# Introduction
**This will be your workspace for Kaggle's Machine Learning education track.**

You will build and continually improve a model to predict housing prices as you work through each tutorial.  Fork this notebook and write your code in it.

The data from the tutorial, the Melbourne data, is not available in this workspace.  You will need to translate the concepts to work with the data in this notebook, the Iowa data.

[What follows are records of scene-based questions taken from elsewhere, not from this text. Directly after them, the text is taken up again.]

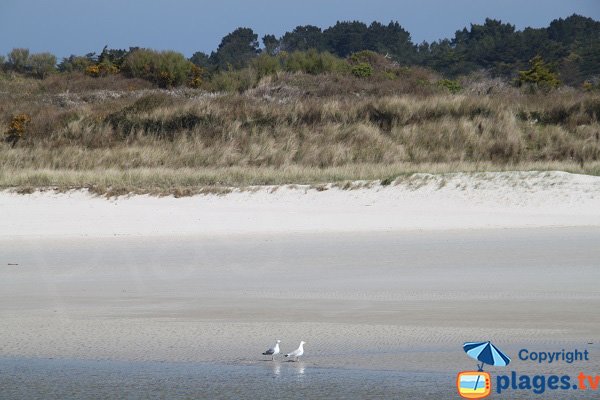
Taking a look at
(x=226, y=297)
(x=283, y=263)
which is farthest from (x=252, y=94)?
(x=226, y=297)

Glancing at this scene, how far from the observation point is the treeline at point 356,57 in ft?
110

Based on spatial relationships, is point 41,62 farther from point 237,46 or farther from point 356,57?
point 237,46

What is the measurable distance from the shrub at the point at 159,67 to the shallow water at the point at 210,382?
28283 mm

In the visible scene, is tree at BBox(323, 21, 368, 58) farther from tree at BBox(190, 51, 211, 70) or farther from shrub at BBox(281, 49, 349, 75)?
shrub at BBox(281, 49, 349, 75)

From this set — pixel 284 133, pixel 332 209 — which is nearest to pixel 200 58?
pixel 284 133

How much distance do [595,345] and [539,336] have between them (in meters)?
0.37

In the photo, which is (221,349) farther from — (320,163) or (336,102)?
(336,102)

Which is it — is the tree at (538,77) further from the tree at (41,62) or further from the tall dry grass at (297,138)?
the tree at (41,62)

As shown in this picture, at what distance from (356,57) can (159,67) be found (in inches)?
326

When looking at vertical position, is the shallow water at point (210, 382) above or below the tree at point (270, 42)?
below

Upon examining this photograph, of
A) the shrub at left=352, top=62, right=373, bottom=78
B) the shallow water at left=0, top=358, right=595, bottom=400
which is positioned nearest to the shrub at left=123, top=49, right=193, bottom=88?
the shrub at left=352, top=62, right=373, bottom=78

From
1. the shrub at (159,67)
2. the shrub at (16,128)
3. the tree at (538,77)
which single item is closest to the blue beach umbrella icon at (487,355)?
the shrub at (16,128)

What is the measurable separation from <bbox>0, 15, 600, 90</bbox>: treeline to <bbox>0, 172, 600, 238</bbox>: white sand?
50.2 ft

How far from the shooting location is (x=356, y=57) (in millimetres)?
36969
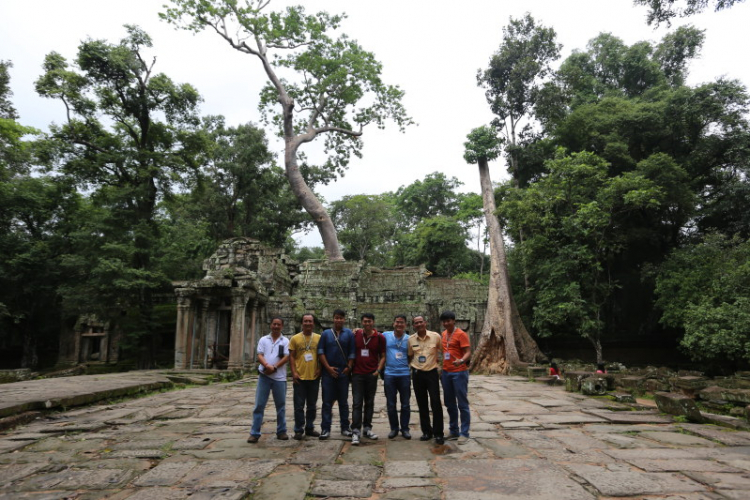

Come to the [Learn Discussion](https://www.kaggle.com/learn-forum) forum for any questions or comments. 

# Write Your Code Below



In [None]:
import pandas as pd

main_file_path = '../input/train.csv'
data = pd.read_csv(main_file_path)
print(data.describe())

In [None]:
print(data.columns)

In [None]:
print(data.SalePrice.head())

In [None]:
print(data[['LotFrontage', 'LotArea']].describe())

# Training

In [57]:
# import pandas as pd
from sklearn.tree import DecisionTreeRegressor

y = data.SalePrice
cols = [
    'LotArea'
    , 'YearBuilt'
    , '1stFlrSF'
    , '2ndFlrSF'
    , 'FullBath'
    , 'BedroomAbvGr'
    , 'TotRmsAbvGrd'
]
X = data[cols]

model = DecisionTreeRegressor()
model.fit(X, y)

print('Predicting "head" of training set:')
print('----------------------------------------')
print(X.head())
print('Predicted price:')
print('--------')
print(model.predict(X.head()))
print('Real price:')
print('-----------')
print(data.SalePrice.head())
print('Looks a bit *too* accurate...')



# Validation

In [28]:
from sklearn.metrics import mean_absolute_error as mae
y_pred = model.predict(X)
mae(y_pred, y)

Hard to see what the above metric even means because it's absolute. It looks fairly small compared with the actual sale prices and that makes sense since we're overfitting here:

In [15]:
y.mean()

However, to get a better idea how small the is, I would at least normalize MAE by the average sale price:

In [16]:
mae(y_pred, y)/y.mean()

0.03% prediction error -- now that's what I call overfitting. Onward to validation tutorial.

In [27]:
from sklearn.model_selection import train_test_split

# splitting data into training and validation sets:
X_trn, X_val, y_trn, y_val = train_test_split(X, y, random_state = 0)

model.fit(X_trn, y_trn)

y_val_pred = model.predict(X_val)
print('mean absolute validation error:')
print(mae(y_val, y_val_pred))

print('and normalized validation mae:')
print(mae(y_val, y_val_pred)/y_val.mean())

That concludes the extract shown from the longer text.